CT urogram: Axial image obtained in the excretory phase demonstrates a small filling defect in the distal right ureter in this patient with hematuria. Biopsy confirmed the presence of right ureteral transitional cell carcinoma.
CT urogram: Coronal reconstruction demonstrates an elongated filling defect in the distal right ureter. Biopsy revealed the presence of a transitional cell carcinoma.
Retrograde ureterogram: Fluoroscopic spot image obtained during ureteral biopsy demonstrates an elongated stricture of the distal right ureter corresponding to the filling defect on the CT urogram. Biopsy confirmed a transitional cell carcinoma.
Medullary sponge kidney: CT urogram in the excretory phase demonstrates thin linear striations of contrast outlining the papillae of the upper right kidney, compatible with a history of medullary sponge kidney.
Medullary sponge kidney: CT urogram in the excretory phase demonstrates thin linear striations of accumulated contrast within the papillae of both kidneys, more prominent on the right.
MR urogram: Coronal T2 weighted image of the abdomen demonstrates right-sided hydronephrosis. Note the atrophic upper pole of the right kidney.
MR urogram: Coronal T1 fat saturation (FS) post contrast image of the abdomen 3 minutes after contrast
administration demonstrates prompt enhancement of the kidneys except for the upper pole of the right kidney which is atrophic and nonfunctioning secondary to long-standing reflux.
MR urogram: 3D maximum intensity projection image in the coronal plane demonstrates a duplicated left collecting system
with normal excretion in the bladder. Hydronephrosis is noted in the lower pole moiety of a right-sided duplicated system, while the upper pole demonstrates no excretion secondary to chronic reflux nephropathy. A round intraluminal filling defect in the right side of bladder is compatible with a ureterocele from the distal ureter of the right upper pole moiety.
MR urogram: 3D maximum intensity projection image in the coronal plane demonstrates a duplicated left collecting system with normal excretion into the bladder. Hydroureteronephrosis is noted within the lower pole moiety of a right-sided duplicated system, while the upper pole demonstrates no excretion secondary to chronic reflux
nephropathy. The lower pole moiety of the right kidney is obstructed by an ureterocele of the upper pole moiety’s distal ureter.
Which of the following procedures requires a contrast medium?
You might need contrast when you are having an X-ray, CT, MRI, or ultrasound exam. It can be an iodine-based material, barium-sulfate, gadolinium, or saline and air mixture that can be swallowed or injected intravenously.

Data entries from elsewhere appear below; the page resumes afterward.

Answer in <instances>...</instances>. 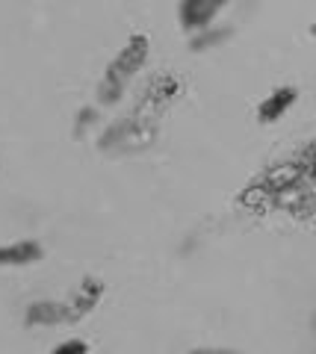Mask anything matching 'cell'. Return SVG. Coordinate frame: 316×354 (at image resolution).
Segmentation results:
<instances>
[{
  "mask_svg": "<svg viewBox=\"0 0 316 354\" xmlns=\"http://www.w3.org/2000/svg\"><path fill=\"white\" fill-rule=\"evenodd\" d=\"M225 0H183V21L187 27H207L216 12L222 9Z\"/></svg>",
  "mask_w": 316,
  "mask_h": 354,
  "instance_id": "cell-1",
  "label": "cell"
},
{
  "mask_svg": "<svg viewBox=\"0 0 316 354\" xmlns=\"http://www.w3.org/2000/svg\"><path fill=\"white\" fill-rule=\"evenodd\" d=\"M292 101H296V92H292V88H278V92H272L266 101L260 104V118H263V121L281 118L292 106Z\"/></svg>",
  "mask_w": 316,
  "mask_h": 354,
  "instance_id": "cell-2",
  "label": "cell"
},
{
  "mask_svg": "<svg viewBox=\"0 0 316 354\" xmlns=\"http://www.w3.org/2000/svg\"><path fill=\"white\" fill-rule=\"evenodd\" d=\"M39 257V248L32 242H18L12 248H0V263H30Z\"/></svg>",
  "mask_w": 316,
  "mask_h": 354,
  "instance_id": "cell-3",
  "label": "cell"
}]
</instances>
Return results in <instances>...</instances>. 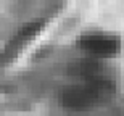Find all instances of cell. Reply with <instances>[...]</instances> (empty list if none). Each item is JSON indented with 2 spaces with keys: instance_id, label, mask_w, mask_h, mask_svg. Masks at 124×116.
<instances>
[{
  "instance_id": "7a4b0ae2",
  "label": "cell",
  "mask_w": 124,
  "mask_h": 116,
  "mask_svg": "<svg viewBox=\"0 0 124 116\" xmlns=\"http://www.w3.org/2000/svg\"><path fill=\"white\" fill-rule=\"evenodd\" d=\"M76 45L92 58H113L119 55L123 40L118 34L106 31H87L82 32L76 40Z\"/></svg>"
},
{
  "instance_id": "3957f363",
  "label": "cell",
  "mask_w": 124,
  "mask_h": 116,
  "mask_svg": "<svg viewBox=\"0 0 124 116\" xmlns=\"http://www.w3.org/2000/svg\"><path fill=\"white\" fill-rule=\"evenodd\" d=\"M45 23H47L45 19L39 18V19H34V21L23 24L18 29V32L11 37V40L8 42V45L5 48V60H8L10 56H15L16 53H19V50H23L24 45H28L29 42L45 28Z\"/></svg>"
},
{
  "instance_id": "6da1fadb",
  "label": "cell",
  "mask_w": 124,
  "mask_h": 116,
  "mask_svg": "<svg viewBox=\"0 0 124 116\" xmlns=\"http://www.w3.org/2000/svg\"><path fill=\"white\" fill-rule=\"evenodd\" d=\"M115 93L111 76L98 79H82L60 92V105L73 113H84L106 103Z\"/></svg>"
}]
</instances>
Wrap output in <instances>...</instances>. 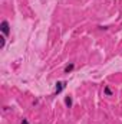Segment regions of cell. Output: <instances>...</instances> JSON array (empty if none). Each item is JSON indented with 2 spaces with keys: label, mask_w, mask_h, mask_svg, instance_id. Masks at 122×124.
<instances>
[{
  "label": "cell",
  "mask_w": 122,
  "mask_h": 124,
  "mask_svg": "<svg viewBox=\"0 0 122 124\" xmlns=\"http://www.w3.org/2000/svg\"><path fill=\"white\" fill-rule=\"evenodd\" d=\"M0 29H1V32H3V35H6V36H7V35H9V23H7V22H6V20H3V22H1V25H0Z\"/></svg>",
  "instance_id": "6da1fadb"
},
{
  "label": "cell",
  "mask_w": 122,
  "mask_h": 124,
  "mask_svg": "<svg viewBox=\"0 0 122 124\" xmlns=\"http://www.w3.org/2000/svg\"><path fill=\"white\" fill-rule=\"evenodd\" d=\"M63 88H65V82H58V84H56V94L62 93Z\"/></svg>",
  "instance_id": "7a4b0ae2"
},
{
  "label": "cell",
  "mask_w": 122,
  "mask_h": 124,
  "mask_svg": "<svg viewBox=\"0 0 122 124\" xmlns=\"http://www.w3.org/2000/svg\"><path fill=\"white\" fill-rule=\"evenodd\" d=\"M73 66H75V65H73V63H70L69 66H66V68H65V72H66V74H69V72L73 69Z\"/></svg>",
  "instance_id": "3957f363"
},
{
  "label": "cell",
  "mask_w": 122,
  "mask_h": 124,
  "mask_svg": "<svg viewBox=\"0 0 122 124\" xmlns=\"http://www.w3.org/2000/svg\"><path fill=\"white\" fill-rule=\"evenodd\" d=\"M65 102H66L68 107H70V105H72V98H70V97H66V98H65Z\"/></svg>",
  "instance_id": "277c9868"
},
{
  "label": "cell",
  "mask_w": 122,
  "mask_h": 124,
  "mask_svg": "<svg viewBox=\"0 0 122 124\" xmlns=\"http://www.w3.org/2000/svg\"><path fill=\"white\" fill-rule=\"evenodd\" d=\"M4 36H0V48H4Z\"/></svg>",
  "instance_id": "5b68a950"
},
{
  "label": "cell",
  "mask_w": 122,
  "mask_h": 124,
  "mask_svg": "<svg viewBox=\"0 0 122 124\" xmlns=\"http://www.w3.org/2000/svg\"><path fill=\"white\" fill-rule=\"evenodd\" d=\"M105 94H106V95H111V94H112V91L109 90V87H105Z\"/></svg>",
  "instance_id": "8992f818"
},
{
  "label": "cell",
  "mask_w": 122,
  "mask_h": 124,
  "mask_svg": "<svg viewBox=\"0 0 122 124\" xmlns=\"http://www.w3.org/2000/svg\"><path fill=\"white\" fill-rule=\"evenodd\" d=\"M22 124H29V123H27V121H26V120L23 118V120H22Z\"/></svg>",
  "instance_id": "52a82bcc"
}]
</instances>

Which of the following radiologic procedures requires the injection of a contrast medium into the renal pelvis via catheter placed within the ureter?
Intravenous pyelogram (IVP) is an x-ray exam that uses an injection of contrast material to evaluate your kidneys, ureters and bladder and help diagnose blood in the urine or pain in your side or lower back.
Which of the following examinations require S catheterization of the ureters?
Retrograde urography requires ureteral catheterization so that a contrast medium can be introduced directly into the pelvicalyceal system.
What is the difference between IVP and IVU?
An intravenous urogram (IVU) is a test that looks the whole of your urinary system. It’s sometimes called an intravenous pyelogram (IVP). It looks the: kidneys.